**** Text for analysis

Reduce Historic Data: With a dataset that provides so much historic information, it made me think about how baseball has changed since 1871, If I was going to continue analyzing this data, I would explore some models only looking at a smaller time sample such as the last 20-30 years. It would also be interesting to see how baseball has changed before, during, and after the steroid era.
R Code:
library(car) #Functions used: VIF
library(leaps) #Functions Used: regsubsets
library(MASS)
baseball <- read.csv("F:/Baseball/MasterDataset.csv")
summary(baseball)
colnames(baseball)
#Top 10 Correlated Features
top10 <- lm(Wins ~ HitsbyBatters+RunsBattedIn+OutsPitched+AtBats+RunsScored+Rank+GamesPlayed+Walksbybatters+Doubles+FieldingPercentage, data=baseball)
summary(top10)
sqrt(mean(top10$residuals^2))
vif(top10)
#Top 10 Model - VIF Reduction Model
top5 <- lm(Wins ~ RunsScored+Rank+GamesPlayed+Walksbybatters+Doubles, data=baseball)
summary(top5)
sqrt(mean(top5$residuals^2))
vif(top5)
#BIC Model
bic_model <-regsubsets(Wins~., data = baseball,nbest=1)
plot(bic_model,scale="bic",main="Model Selection using BIC Criterion")
plot(bic_model,scale="r2",main="Model Selection using BIC Criterion")

********
**** Provided records

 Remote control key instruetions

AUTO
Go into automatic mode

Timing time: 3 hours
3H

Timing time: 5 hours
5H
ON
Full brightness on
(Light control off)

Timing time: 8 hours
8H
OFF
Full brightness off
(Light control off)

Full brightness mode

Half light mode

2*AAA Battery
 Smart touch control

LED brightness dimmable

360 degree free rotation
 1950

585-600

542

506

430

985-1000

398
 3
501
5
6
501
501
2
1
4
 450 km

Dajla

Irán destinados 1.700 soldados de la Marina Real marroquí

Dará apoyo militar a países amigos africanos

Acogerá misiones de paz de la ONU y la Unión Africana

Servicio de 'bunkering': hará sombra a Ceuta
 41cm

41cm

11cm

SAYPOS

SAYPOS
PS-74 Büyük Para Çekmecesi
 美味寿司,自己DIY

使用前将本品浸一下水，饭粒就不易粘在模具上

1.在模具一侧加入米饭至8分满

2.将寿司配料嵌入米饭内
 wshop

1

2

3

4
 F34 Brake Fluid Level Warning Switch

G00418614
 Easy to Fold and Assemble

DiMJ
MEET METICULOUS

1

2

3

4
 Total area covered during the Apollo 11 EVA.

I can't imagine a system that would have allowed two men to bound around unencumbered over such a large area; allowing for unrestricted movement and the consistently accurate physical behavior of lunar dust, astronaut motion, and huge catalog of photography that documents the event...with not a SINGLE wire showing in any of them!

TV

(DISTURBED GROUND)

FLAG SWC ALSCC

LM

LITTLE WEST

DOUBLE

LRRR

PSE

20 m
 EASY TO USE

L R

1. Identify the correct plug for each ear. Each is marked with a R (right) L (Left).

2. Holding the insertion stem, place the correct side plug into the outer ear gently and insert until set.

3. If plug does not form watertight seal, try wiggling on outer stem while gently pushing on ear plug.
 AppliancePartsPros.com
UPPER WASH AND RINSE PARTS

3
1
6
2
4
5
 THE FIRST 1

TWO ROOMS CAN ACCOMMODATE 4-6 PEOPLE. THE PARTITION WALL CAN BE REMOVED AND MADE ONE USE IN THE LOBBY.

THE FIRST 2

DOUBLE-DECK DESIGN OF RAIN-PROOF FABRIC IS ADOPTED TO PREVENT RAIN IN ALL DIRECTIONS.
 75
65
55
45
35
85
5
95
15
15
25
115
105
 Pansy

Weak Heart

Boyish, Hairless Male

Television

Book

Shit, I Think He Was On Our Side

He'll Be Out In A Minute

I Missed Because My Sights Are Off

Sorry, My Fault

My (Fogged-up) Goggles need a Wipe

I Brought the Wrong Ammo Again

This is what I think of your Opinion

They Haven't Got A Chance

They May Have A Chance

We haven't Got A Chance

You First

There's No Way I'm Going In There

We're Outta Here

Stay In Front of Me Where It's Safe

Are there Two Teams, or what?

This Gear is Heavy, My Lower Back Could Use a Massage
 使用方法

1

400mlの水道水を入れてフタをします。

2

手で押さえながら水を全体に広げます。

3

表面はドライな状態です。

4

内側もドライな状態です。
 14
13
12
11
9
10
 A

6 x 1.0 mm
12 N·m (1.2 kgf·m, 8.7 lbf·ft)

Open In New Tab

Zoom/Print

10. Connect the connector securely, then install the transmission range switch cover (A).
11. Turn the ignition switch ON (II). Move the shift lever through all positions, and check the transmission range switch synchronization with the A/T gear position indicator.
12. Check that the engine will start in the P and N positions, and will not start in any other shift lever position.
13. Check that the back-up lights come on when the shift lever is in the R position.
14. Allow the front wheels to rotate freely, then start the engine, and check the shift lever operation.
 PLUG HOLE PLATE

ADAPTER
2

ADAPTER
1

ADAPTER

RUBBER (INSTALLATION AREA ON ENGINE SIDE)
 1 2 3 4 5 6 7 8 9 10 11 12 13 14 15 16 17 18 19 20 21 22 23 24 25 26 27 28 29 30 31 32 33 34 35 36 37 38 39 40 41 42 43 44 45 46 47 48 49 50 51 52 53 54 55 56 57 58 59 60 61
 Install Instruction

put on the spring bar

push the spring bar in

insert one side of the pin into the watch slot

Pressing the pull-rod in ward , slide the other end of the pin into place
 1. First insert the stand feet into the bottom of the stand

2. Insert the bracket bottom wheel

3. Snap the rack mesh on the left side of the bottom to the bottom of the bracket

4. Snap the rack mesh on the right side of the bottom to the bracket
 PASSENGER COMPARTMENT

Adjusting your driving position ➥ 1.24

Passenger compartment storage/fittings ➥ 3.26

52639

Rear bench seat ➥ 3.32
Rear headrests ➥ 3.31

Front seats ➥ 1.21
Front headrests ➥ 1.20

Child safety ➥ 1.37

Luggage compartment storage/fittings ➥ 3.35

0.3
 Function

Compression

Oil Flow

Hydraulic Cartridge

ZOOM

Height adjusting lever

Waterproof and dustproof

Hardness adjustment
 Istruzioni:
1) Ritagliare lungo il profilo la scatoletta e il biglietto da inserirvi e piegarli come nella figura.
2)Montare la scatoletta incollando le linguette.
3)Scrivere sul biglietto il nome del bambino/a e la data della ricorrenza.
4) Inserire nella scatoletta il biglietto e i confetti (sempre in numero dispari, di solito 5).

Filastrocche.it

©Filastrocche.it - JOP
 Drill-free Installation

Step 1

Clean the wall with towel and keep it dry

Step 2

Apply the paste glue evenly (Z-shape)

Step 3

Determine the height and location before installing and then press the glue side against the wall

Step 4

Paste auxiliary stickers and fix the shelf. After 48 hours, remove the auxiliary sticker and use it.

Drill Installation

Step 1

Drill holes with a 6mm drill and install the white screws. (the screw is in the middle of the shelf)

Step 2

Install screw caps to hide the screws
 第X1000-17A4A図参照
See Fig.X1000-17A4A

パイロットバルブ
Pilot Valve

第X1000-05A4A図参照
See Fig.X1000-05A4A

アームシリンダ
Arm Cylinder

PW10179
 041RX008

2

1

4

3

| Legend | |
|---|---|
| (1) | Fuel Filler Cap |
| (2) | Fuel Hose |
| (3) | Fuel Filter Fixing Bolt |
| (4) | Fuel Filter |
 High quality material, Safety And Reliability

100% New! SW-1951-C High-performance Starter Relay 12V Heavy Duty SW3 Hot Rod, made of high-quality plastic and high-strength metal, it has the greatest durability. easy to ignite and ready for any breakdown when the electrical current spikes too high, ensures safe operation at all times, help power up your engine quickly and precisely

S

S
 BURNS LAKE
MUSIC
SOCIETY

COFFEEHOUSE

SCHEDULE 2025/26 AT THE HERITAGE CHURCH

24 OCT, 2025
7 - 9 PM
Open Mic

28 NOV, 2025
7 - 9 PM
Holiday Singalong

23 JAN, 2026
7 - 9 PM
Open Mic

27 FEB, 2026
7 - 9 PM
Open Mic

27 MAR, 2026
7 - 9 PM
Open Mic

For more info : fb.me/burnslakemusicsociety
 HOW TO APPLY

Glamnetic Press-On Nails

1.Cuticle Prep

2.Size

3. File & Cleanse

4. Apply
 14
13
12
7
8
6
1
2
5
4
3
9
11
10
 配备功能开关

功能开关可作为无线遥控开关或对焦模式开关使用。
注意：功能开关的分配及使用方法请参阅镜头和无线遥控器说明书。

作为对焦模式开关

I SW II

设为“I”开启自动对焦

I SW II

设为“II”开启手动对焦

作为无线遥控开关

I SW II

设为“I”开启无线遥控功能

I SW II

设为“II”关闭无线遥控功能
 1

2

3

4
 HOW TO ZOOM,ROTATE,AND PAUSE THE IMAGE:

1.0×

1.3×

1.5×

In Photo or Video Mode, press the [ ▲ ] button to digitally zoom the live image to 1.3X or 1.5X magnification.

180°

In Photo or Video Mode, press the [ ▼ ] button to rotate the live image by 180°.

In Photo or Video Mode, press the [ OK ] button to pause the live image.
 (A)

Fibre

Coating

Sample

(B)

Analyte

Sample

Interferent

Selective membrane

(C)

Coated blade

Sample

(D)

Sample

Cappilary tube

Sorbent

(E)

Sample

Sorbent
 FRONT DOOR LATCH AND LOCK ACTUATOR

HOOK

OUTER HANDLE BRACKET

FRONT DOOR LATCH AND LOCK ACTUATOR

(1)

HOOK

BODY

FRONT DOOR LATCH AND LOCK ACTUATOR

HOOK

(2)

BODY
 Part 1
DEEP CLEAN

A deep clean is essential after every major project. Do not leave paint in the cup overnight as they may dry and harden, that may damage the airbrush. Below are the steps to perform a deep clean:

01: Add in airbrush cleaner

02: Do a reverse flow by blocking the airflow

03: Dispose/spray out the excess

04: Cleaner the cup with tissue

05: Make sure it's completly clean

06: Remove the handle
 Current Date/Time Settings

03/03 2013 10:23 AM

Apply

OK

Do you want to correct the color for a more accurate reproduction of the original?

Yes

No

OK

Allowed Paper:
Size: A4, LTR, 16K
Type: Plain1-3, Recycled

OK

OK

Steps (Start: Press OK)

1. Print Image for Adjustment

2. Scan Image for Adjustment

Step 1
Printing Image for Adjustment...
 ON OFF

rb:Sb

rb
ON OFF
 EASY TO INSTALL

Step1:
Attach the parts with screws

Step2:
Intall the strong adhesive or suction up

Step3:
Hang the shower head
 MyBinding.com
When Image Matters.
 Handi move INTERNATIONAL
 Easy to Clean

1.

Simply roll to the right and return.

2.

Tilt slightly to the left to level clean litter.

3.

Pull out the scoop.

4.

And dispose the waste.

********

* Requirement A:
Reproduce the portion of the baseball analysis text starting with "#Top 10 Model" and going on through "data = baseball,nbest=1)".
* Requirement B:
According to the baseball analysis text, which R library is loaded for the regsubsets function?

* Response area A:
#Top 10 Model - VIF Reduction Model
top5 <- lm(Wins ~ RunsScored+Rank+GamesPlayed+Walksbybatters+Doubles, data=baseball)
summary(top5)
sqrt(mean(top5$residuals^2))
vif(top5)
#BIC Model
bic_model <-regsubsets(Wins~., data = baseball,nbest=1)

* Response area B:
The leaps library.